Indígenas, negros, refugiados, pessoas com deficiência. Evangélicos, pais de santo. Homossexuais, transexuais. Moradores das muitas periferias do Brasil.

Esses são alguns dos grupos sociais sub-representados não apenas nos altos escalões de empresas e órgãos públicos como na própria imprensa, incluindo esta Folha. Na série E Eu? – O Jornalismo Precisa me Ouvir, membros dessas parcelas da sociedade comentam a relação com a mídia e expõem as barreiras que dificultam suas ações nas esferas pessoal e profissional.

Com depoimentos em vídeo e em texto, a série integra os projetos do centenário da Folha. Assista o trailer.

No total, 13 integrantes desses grupos discutem as falhas mais recorrentes que percebem na forma como a imprensa noticia —ou não noticia— assuntos que dizem respeito a eles.

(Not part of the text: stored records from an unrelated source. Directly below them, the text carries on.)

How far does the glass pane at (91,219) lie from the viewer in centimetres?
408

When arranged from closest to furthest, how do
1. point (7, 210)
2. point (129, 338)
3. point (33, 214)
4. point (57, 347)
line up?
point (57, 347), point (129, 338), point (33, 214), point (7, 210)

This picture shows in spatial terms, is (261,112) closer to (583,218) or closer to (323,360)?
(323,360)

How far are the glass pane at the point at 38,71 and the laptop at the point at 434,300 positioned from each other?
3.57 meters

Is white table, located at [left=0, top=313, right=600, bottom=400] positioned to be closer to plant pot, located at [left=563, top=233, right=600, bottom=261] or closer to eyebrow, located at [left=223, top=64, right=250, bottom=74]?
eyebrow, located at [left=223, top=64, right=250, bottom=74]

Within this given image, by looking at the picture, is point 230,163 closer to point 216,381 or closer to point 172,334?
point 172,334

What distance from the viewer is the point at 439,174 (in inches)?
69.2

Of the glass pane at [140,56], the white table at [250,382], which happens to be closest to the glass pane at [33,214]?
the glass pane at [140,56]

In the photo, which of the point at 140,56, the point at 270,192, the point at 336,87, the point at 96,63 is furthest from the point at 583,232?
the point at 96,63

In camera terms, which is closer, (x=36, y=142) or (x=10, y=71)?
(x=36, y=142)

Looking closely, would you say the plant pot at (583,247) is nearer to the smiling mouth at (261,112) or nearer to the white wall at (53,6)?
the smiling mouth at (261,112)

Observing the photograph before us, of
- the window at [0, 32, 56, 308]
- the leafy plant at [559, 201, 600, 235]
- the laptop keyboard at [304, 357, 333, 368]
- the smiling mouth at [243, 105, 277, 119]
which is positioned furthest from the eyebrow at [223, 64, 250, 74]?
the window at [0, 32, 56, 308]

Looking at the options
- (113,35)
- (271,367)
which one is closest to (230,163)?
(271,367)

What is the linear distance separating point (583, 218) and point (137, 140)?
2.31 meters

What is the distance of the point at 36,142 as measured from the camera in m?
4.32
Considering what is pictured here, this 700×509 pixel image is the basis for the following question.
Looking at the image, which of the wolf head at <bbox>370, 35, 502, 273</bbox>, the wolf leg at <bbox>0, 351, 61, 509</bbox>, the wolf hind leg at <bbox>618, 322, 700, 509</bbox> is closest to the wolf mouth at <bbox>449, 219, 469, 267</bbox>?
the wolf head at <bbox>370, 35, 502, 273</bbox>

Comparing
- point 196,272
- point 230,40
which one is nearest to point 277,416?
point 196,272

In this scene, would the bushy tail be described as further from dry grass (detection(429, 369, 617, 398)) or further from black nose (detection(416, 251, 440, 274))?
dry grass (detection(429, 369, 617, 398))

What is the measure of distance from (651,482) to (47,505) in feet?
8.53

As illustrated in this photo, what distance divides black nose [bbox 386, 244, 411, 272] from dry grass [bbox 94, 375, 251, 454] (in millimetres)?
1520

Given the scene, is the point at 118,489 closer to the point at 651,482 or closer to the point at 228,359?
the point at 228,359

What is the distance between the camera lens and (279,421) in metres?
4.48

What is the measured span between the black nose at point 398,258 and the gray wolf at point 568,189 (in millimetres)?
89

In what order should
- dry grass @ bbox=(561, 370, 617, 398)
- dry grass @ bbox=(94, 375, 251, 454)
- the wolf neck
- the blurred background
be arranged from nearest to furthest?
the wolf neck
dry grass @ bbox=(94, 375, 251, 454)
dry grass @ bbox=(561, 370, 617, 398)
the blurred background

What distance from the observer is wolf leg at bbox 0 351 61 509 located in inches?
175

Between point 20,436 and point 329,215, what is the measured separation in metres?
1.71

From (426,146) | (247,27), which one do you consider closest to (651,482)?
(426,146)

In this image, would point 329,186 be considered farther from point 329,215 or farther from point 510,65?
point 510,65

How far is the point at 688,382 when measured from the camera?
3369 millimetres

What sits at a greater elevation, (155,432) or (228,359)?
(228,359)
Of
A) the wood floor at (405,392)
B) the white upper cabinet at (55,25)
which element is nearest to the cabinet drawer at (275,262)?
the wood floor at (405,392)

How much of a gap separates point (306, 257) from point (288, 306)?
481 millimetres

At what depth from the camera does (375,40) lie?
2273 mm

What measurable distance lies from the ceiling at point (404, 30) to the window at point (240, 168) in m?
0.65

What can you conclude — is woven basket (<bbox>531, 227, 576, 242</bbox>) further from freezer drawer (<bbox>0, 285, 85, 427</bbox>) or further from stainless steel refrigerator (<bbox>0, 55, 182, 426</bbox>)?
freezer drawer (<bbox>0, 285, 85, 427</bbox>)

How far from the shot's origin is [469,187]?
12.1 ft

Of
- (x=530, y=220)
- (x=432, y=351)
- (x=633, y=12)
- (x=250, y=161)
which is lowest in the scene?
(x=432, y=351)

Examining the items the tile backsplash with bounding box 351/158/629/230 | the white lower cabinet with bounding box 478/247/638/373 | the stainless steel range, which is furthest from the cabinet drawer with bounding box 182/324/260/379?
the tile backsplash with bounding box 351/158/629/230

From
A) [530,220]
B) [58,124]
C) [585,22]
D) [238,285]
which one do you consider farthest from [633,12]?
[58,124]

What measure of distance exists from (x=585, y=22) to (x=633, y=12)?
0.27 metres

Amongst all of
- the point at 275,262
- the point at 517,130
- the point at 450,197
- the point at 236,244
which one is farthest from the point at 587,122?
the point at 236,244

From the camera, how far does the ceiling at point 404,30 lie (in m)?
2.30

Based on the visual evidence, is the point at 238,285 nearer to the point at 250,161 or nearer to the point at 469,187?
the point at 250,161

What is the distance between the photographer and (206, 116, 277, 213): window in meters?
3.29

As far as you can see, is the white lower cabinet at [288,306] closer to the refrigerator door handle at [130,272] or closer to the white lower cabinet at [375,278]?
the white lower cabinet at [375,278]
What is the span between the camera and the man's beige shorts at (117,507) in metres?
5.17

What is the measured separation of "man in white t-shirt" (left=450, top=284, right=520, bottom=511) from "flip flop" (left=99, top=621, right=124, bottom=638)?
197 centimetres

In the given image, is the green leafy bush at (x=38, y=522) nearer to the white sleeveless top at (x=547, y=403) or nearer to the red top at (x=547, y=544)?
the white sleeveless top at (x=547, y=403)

Também apontam episódios de preconceito e desinformação, embora em alguns casos vejam uma lenta melhora no panorama geral, como afirma Amara Moira, escritora e ativista do transfeminismo. “Hoje você vê a palavra travesti e não tem mais certeza de que o texto fala sobre assassinato, como há 40 anos.”

Ainda assim, vozes da periferia, como a de Eduardo Lyra, fundador do instituto Gerando Falcões, seguem sendo não apenas pouco ouvidas como também pouco compreendidas pelos jornalistas. “A imprensa ainda não entende a periferia.”

Aliás, as periferias. A dificuldade de abordar a complexidade das múltiplas periferias aparece também no âmbito religioso, como diz Jackson Augusto, ativista da teologia negra, que critica a miopia daqueles que não percebem as diferenças entre as várias manifestações da fé evangélica no Brasil.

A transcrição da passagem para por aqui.